Nell’area di circa 65mila metri quadrati si svolgeva attività estrattiva di conci di tufo senza le necessarie autorizzazioni e senza la documentazione relativa alla sicurezza sui luoghi di lavoro

I carabinieri del Nucleo operativo ecologico di Lecce, coadiuvati da quelli della stazione di Corigliano d'Otranto, in località “Pigno Messere Giorgio”, nel Comune di Melpignano, hanno dato esecuzione ad un decreto di sequestro preventivo emesso dal gip del Tribunale di Lecce. Concordando con le risultanze investigative prodotte dai carabinieri del Noe, questi ha disposto il sequestro di un’area di circa 65mila metri quadrati sulla quale si stava effettuando abusivamente attività estrattiva di conci di tufo, in assenza delle autorizzazioni e delle misure di sicurezza previste dalle norme; in particolare i militari hanno accertato che le attività venivano svolte in assenza di autorizzazioni e di un direttore tecnico qualificato; mancava inoltre la documentazione relativa alla sicurezza sui luoghi di lavoro e soprattutto la prevista relazione tecnica sulla stabilità dei fronti di cava, indispensabile per evitare rischi all'incolumità pubblica e privata determinati dalla possibile caduta di massi, considerato anche che la cava è a ridosso di una strada comunale.
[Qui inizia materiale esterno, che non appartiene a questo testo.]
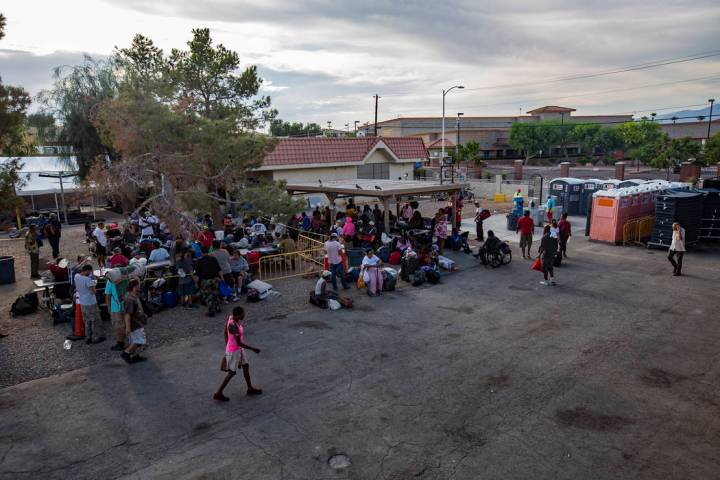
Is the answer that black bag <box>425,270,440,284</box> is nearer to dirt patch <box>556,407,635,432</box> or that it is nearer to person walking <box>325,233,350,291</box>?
person walking <box>325,233,350,291</box>

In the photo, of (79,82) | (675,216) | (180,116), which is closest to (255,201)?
(180,116)

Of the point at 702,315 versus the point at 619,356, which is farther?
the point at 702,315

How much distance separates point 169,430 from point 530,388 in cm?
537

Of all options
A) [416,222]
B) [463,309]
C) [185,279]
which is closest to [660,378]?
[463,309]

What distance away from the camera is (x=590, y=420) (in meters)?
6.66

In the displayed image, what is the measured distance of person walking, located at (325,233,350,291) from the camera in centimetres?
1287

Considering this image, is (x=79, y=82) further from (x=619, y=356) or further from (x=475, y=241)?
(x=619, y=356)

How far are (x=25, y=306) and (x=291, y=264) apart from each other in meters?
7.05

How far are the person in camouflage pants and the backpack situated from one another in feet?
13.5

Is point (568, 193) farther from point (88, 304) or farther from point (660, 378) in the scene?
point (88, 304)

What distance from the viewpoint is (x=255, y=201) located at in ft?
53.7

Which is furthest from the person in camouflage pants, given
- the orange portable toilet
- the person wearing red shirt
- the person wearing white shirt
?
the orange portable toilet

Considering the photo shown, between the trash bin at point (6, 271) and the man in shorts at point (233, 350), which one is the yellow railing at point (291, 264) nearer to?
the man in shorts at point (233, 350)

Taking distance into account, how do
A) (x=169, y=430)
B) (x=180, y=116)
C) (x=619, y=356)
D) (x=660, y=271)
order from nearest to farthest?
1. (x=169, y=430)
2. (x=619, y=356)
3. (x=660, y=271)
4. (x=180, y=116)
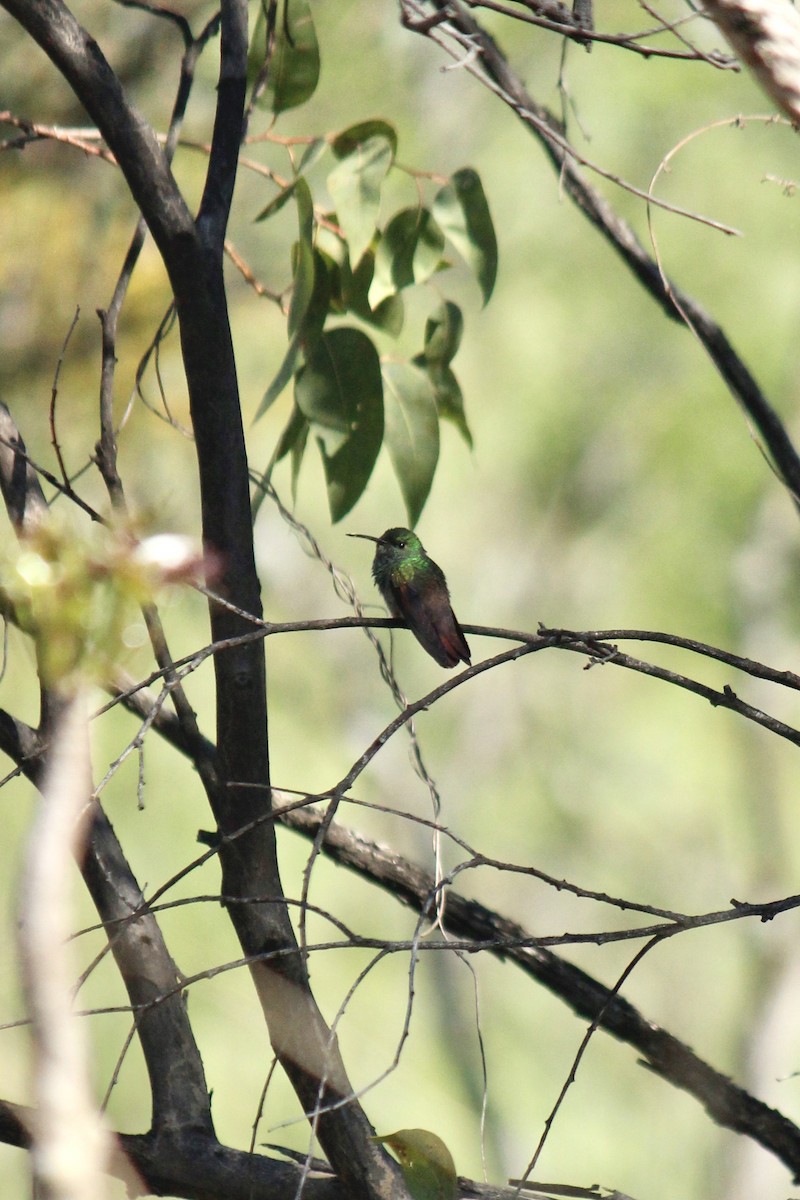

Contestualmente sono state sottoposte a sequestro probatorio anche due macchine cavatufi elettriche che, al momento del controllo ambientale da parte dei carabinieri, gli operai stavano utilizzando per tagliare i blocchi di tufo. Il legale rappresentante della società proprietaria dell’impianto è stato deferito in stato di libertà alla Procura della Repubblica di Lecce. Il valore complessivo della cava e delle attrezzature sottoposte a sequestro è di circa un milione di euro.